Keywords such as “corruption” and references to documents such as court records or Freedom of Information Act releases are also signs of investigation. Searching articles that appear to be part of a series was another predictive feature. Martin says that if a newspaper invests money in a study, it will produce several pieces because it is expensive.
The algorithm developed by the team was effective at identifying quality investigative journalism. Despite being trained on a small set of award-winning articles deemed investigative, the classifier could accurately identify investigative reports and highly productive investigative journalists and outlets that specialize in investigative reporting.
The Good News
The number of investigative stories published remained relatively constant over the last decade. Martin says, “I expected this to be a dramatic decline.” “What we find is actually pretty stable.”
These findings suggest that the acquisition of newsrooms by investment groups has not led to a sustained drop in investigative articles. The authors point out that their results indicate that downsizing and reorganization are slow processes. We may not yet see the full impact of these changes.
Turkel points out that the study only includes 50 newspapers that have survived over the last decade. A second caveat is the significant decline in investigative content that began in 2019 with recent rounds of layoffs. After the Austin American Statesman, purchased by a major publishing group in 2018, went from publishing 15 investigative articles a month to just two. Martin says that the metric showed that it dropped dramatically.

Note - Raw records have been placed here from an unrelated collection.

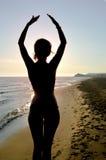 A silhueta da menina que estica e que exercita no watchin da praia imagem de stock royalty free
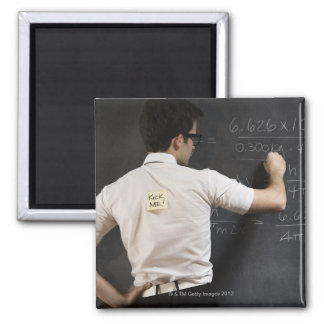 Nerdy man writing on blackboard magnet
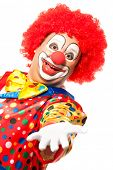 stock photo of comedy  - Portrait of a smiling clown isolated on white - JPG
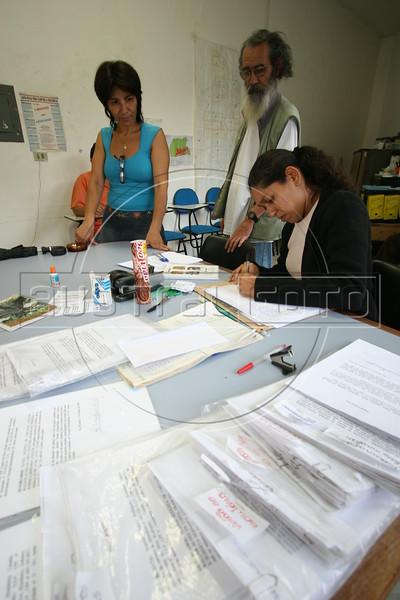 "Slum residents do paperwork to legalize their properties at the offices of ""Rocinha mais Legal,"" in the Rocinha slum in Rio de Janeiro. Australfoto/Douglas Engle)"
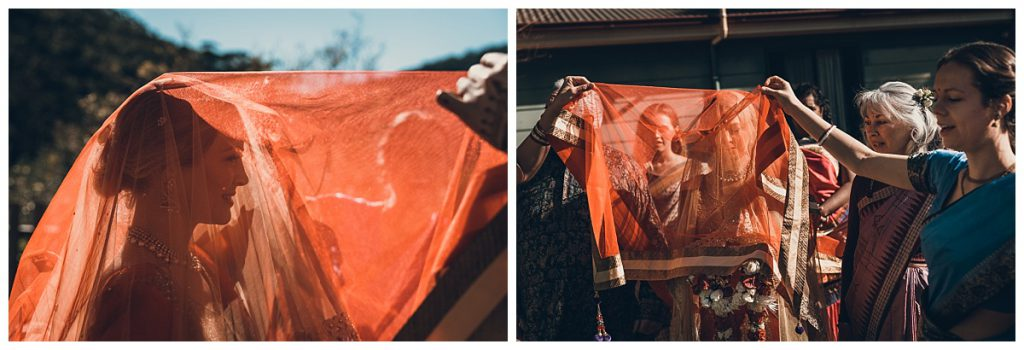 bride-covered-with-red-silk-sari-photo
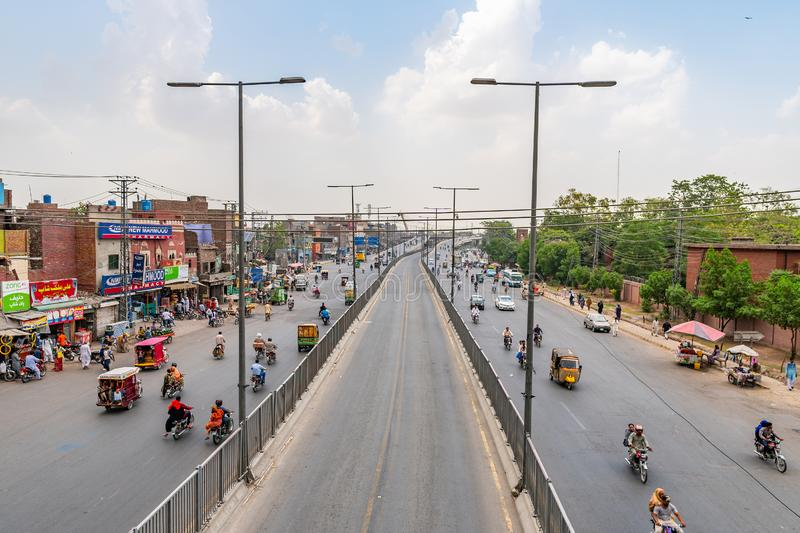 Lahore Data Darbar Road 187. Lahore Data Darbar Road Picturesque View with Busy Traffic on a Cloudy Blue Sky Day royalty free stock images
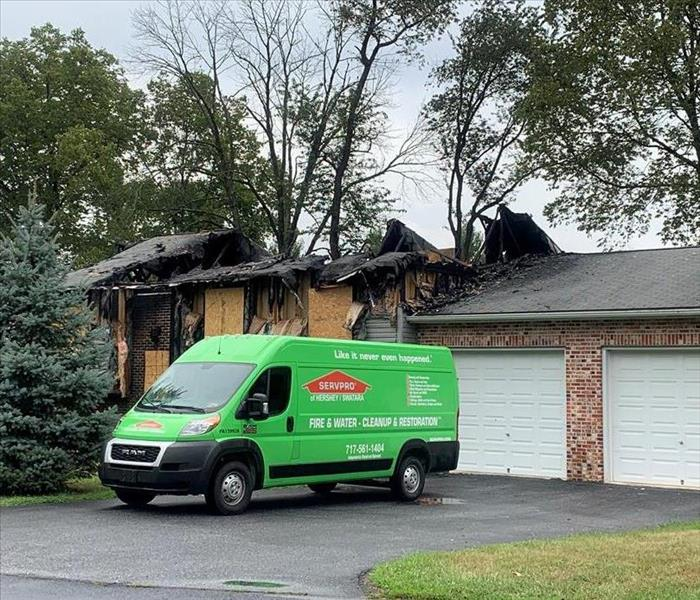 SERVPRO green van parked in front of a brick home damaged by a fire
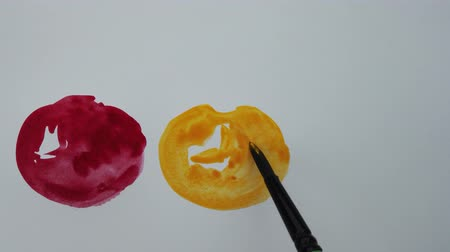 ブロット : Drawing on paper with watercolor paints. The draw apples. 動画素材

The dataset of millions of articles with their predicted investigative scores is available to the public. Turkel said other researchers are interested in using the dataset to measure the impact of newspaper closings, acquisitions, and takeovers.
Stanford GSB plans to use data and algorithms to understand better how readers react to investigative reporting. In partnership with Mozilla, the researchers are launching a platform for a new window that allows web users to donate their browsing data. Martin says, “We are interested in the extent to which quality influences reading and consumption.” We’d love to say something about what investigative journalism means to readers.